### What you are asked to do
Reproduce each of the rows below word for word, including only the text and omitting the pictures.

Input below:

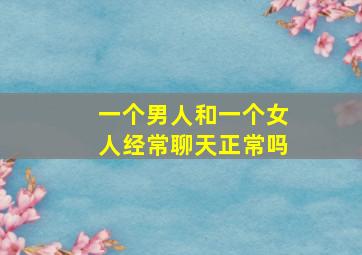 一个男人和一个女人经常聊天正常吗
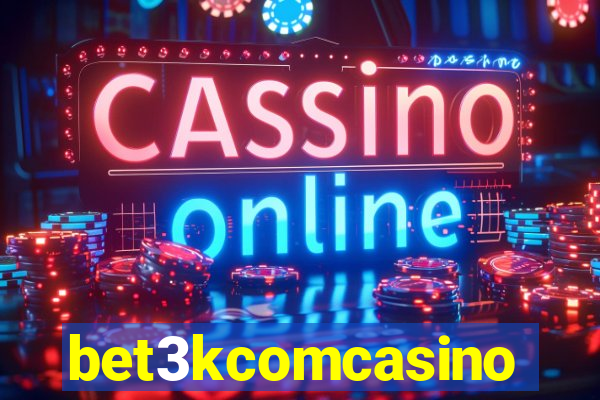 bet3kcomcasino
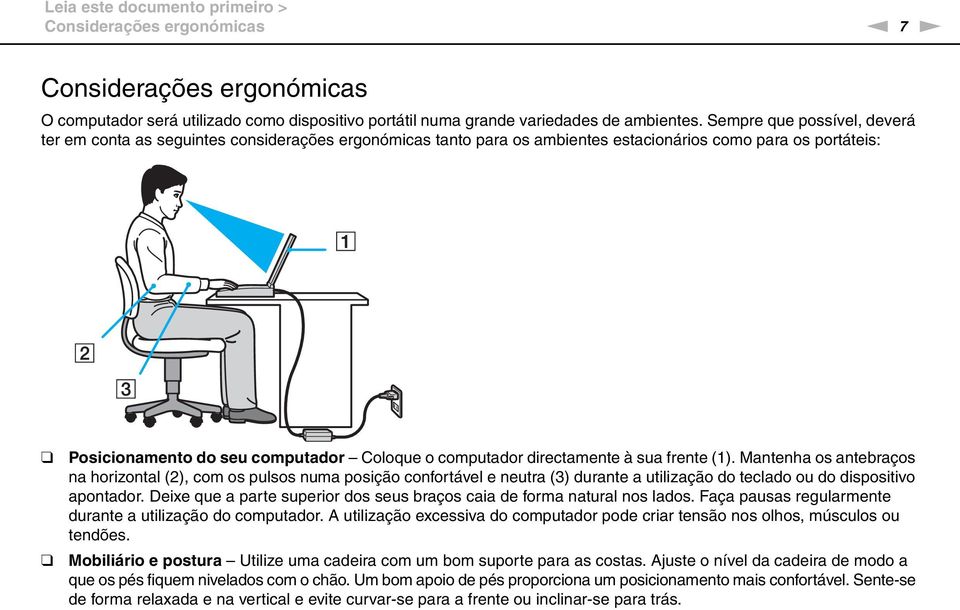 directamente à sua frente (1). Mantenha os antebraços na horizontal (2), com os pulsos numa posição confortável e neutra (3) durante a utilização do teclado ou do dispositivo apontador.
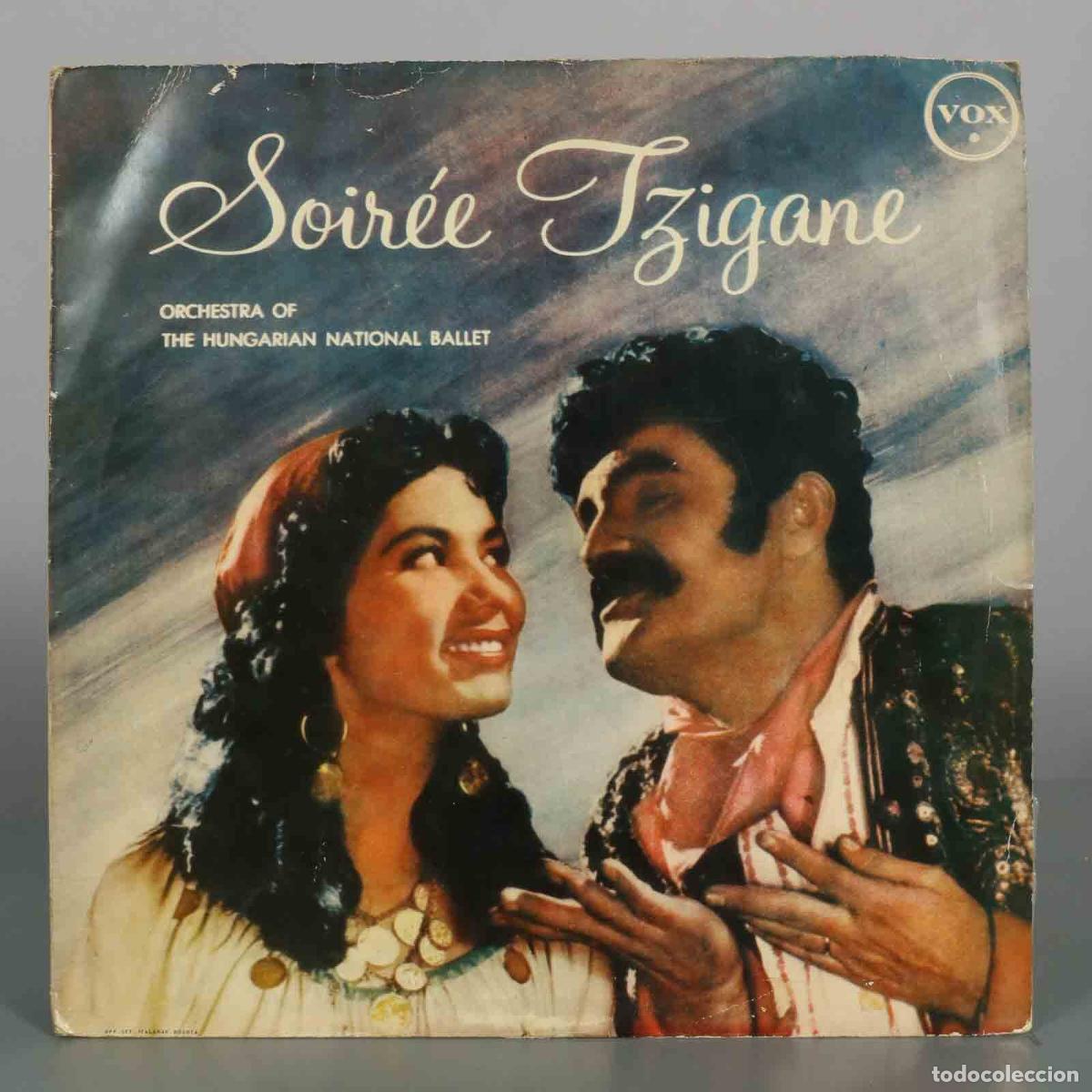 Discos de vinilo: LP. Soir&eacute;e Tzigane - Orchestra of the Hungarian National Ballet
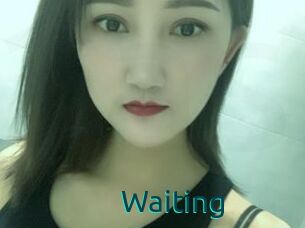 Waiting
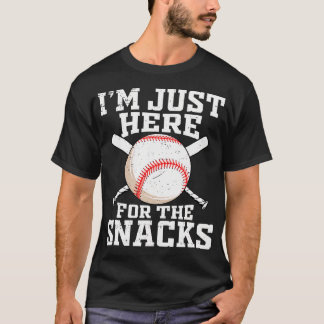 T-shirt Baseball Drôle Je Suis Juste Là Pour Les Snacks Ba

End of Input.

### Reply to the exercise
 一个男人和一个女人经常聊天正常吗
 bet3kcomcasino
 directamente à sua frente (1). Mantenha os antebraços na horizontal (2), com os pulsos numa posição confortável e neutra (3) durante a utilização do teclado ou do dispositivo apontador.
 Discos de vinilo: LP. Soir&eacute;e Tzigane - Orchestra of the Hungarian National Ballet
 Waiting
 T-shirt Baseball Drôle Je Suis Juste Là Pour Les Snacks Ba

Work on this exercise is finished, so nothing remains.